The Active ETF will be held under your allocated Holder Identification Number (HIN), which is similar in concept to a bank account number and is normally linked to your trading account. You can view any of your Active ETF holdings alongside other shares you hold in the one account.
There is an increasing number of ways investors can access investment funds - some are available on the ASX and others aren’t, some are actively managed and others track the index. The below table helps to articulate the key differences between types of investment funds
|Active ETFs||Passive ETFs||Managed Funds (unlisted)||Listed Investment Companies (LIC)||Listed Investment Trusts (LIT)|
|Availability||ASX quoted||ASX quoted||Unlisted||ASX listed||ASX listed|
|Management style||Actively managed||Passively managed / index tracker||Actively and passively managed||Actively managed||Actively managed|
|Disclosure||All holdings are disclosed quarterly with a two- month lag, subject to ASX approval.||The daily basket of holdings are typically disclosed.||Typically, holdings are disclosed monthly with a 30-day lag.||Required to disclose NAV monthly, but not required to provide portfolio information.||Required to disclose NAV monthly, but not required to provide portfolio information.|
|Minimum investment||No minimum||No minimum||Typically A$25,000||No minimum||No minimum|
|Application process including anti-money laundering (AML) and know-your-customer (KYC)||
|Franking credits||All trust structures (including LITs), must distribute all underlying income and realised capital gains to investors on an annual basis. The level of realised capital gains depends on trading activity within the strategy and the level of embedded capital gains within the portfolio holdings. As a trust, unitholders are responsible for any tax obligation arising from the distribution and should seek professional tax advice on this matter.||LICs have the ability to pay franked dividends.||
LITs must pay out any surplus income to investors in the form of distributions. These distributions carry the franking credit level allocated by the underlying investment.

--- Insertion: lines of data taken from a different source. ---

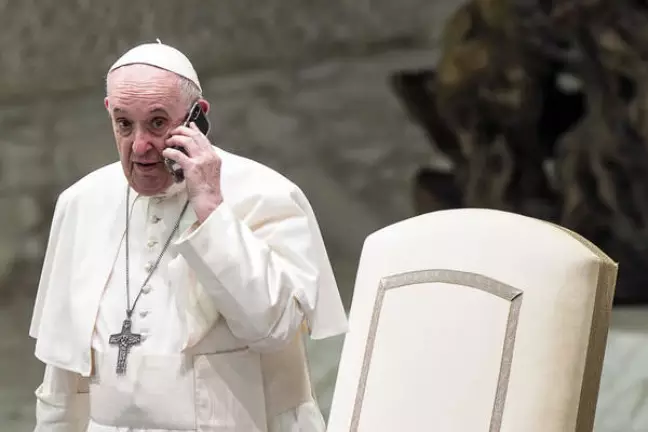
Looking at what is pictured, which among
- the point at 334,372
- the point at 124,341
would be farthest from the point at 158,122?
the point at 334,372

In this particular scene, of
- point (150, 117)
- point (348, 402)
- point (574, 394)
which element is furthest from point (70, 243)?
point (574, 394)

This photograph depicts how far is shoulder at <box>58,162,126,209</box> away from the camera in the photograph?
267cm

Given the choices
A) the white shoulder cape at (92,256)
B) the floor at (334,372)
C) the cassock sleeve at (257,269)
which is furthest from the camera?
the floor at (334,372)

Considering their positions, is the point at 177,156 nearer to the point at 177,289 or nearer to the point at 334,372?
the point at 177,289

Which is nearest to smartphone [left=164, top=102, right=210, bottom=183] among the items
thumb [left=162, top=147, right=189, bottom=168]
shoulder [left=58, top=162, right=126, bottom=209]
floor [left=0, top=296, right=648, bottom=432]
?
thumb [left=162, top=147, right=189, bottom=168]

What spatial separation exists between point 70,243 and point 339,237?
4497 millimetres

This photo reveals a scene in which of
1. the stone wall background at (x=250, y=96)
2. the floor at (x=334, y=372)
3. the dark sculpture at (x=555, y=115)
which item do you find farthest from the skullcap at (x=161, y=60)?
the stone wall background at (x=250, y=96)

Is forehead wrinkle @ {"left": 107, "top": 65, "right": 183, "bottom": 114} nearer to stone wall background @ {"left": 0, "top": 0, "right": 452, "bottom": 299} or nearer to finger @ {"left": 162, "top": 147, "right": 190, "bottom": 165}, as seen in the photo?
finger @ {"left": 162, "top": 147, "right": 190, "bottom": 165}

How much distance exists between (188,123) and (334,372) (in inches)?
118

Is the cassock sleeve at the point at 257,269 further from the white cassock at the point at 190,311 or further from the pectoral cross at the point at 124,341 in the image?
the pectoral cross at the point at 124,341

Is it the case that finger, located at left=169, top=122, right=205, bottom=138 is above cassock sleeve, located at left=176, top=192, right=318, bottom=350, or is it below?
above

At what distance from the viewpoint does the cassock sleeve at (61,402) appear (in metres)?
2.60

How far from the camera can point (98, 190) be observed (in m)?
2.68

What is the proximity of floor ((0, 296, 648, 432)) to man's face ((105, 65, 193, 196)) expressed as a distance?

Active and passive funds can be used to create a portfolio to suit your investment objectives as determined by you or your adviser. Some asset classes are more suited to active investing and some to passive - and this also varies according to the risk you are prepared to take. Investors may choose to combine these strategies in their portfolio.
There are a number of unique features of an Active ETF which provides liquidity to investors:
Units in an Active ETF are traded at the market price on the ASX.
An Active ETF operates as an open-ended fund, and as a result is expected to trade relatively closely to the fund's NAV.
The Fund acts as the market maker and provides liquidity by issuing and redeeming units based on market demand.
Importantly, this means an Active ETF will generally trade at a reasonably tight spread around the NAV per unit.
Investors know the price they are buying/selling at, their trade is executed immediately and they can monitor the value of their investment holdings via their Broker Trading Account.
It is important to note that the trading price of units on the ASX may differ from the NAV (Net Asset Value) and iNAV (indicative NetAsset Value) of the Active ETF. Ideally an ETF will trade close to its NAV which is the underlying total value of net assets/number of securities on issue. The NAV can be used as an indicator of how much the ETF is worth and what sort of price is appropriate to pay for the investment.
An Active ETF is bought and sold via a broker in the same way as buying or selling a share on the ASX.
The difference is that this one trade gives you exposure to a diversified portfolio of shares. Investors can view their Active ETF holdings alongside any other direct share holdings they have.